# What to produce:
With the pictures left out, every record must be reproduced exactly.

————————

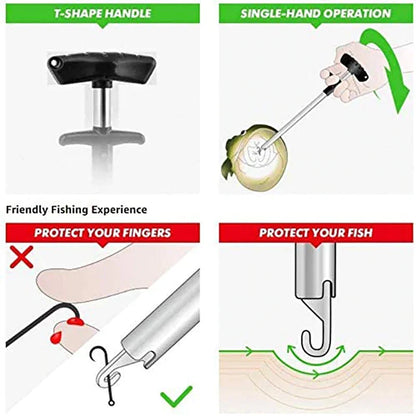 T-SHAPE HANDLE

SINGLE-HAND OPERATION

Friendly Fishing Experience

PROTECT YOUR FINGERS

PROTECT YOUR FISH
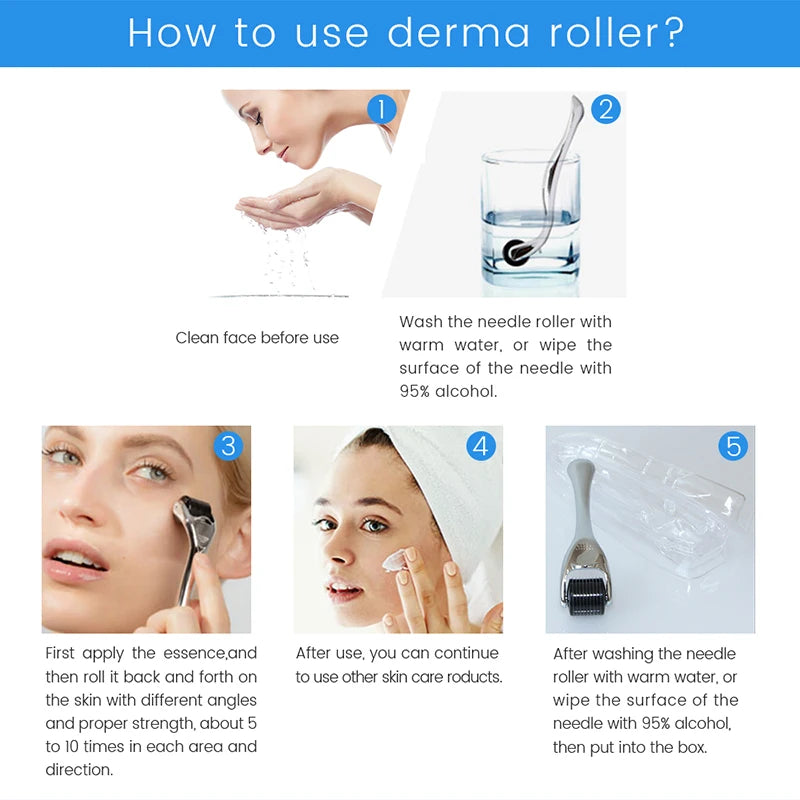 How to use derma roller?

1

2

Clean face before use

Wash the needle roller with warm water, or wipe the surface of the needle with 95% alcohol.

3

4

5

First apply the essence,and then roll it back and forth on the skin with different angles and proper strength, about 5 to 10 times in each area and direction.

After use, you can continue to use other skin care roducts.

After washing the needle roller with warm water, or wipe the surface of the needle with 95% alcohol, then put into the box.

————————

# Result:
 T-SHAPE HANDLE

SINGLE-HAND OPERATION

Friendly Fishing Experience

PROTECT YOUR FINGERS

PROTECT YOUR FISH
 How to use derma roller?

1

2

Clean face before use

Wash the needle roller with warm water, or wipe the surface of the needle with 95% alcohol.

3

4

5

First apply the essence,and then roll it back and forth on the skin with different angles and proper strength, about 5 to 10 times in each area and direction.

After use, you can continue to use other skin care roducts.

After washing the needle roller with warm water, or wipe the surface of the needle with 95% alcohol, then put into the box.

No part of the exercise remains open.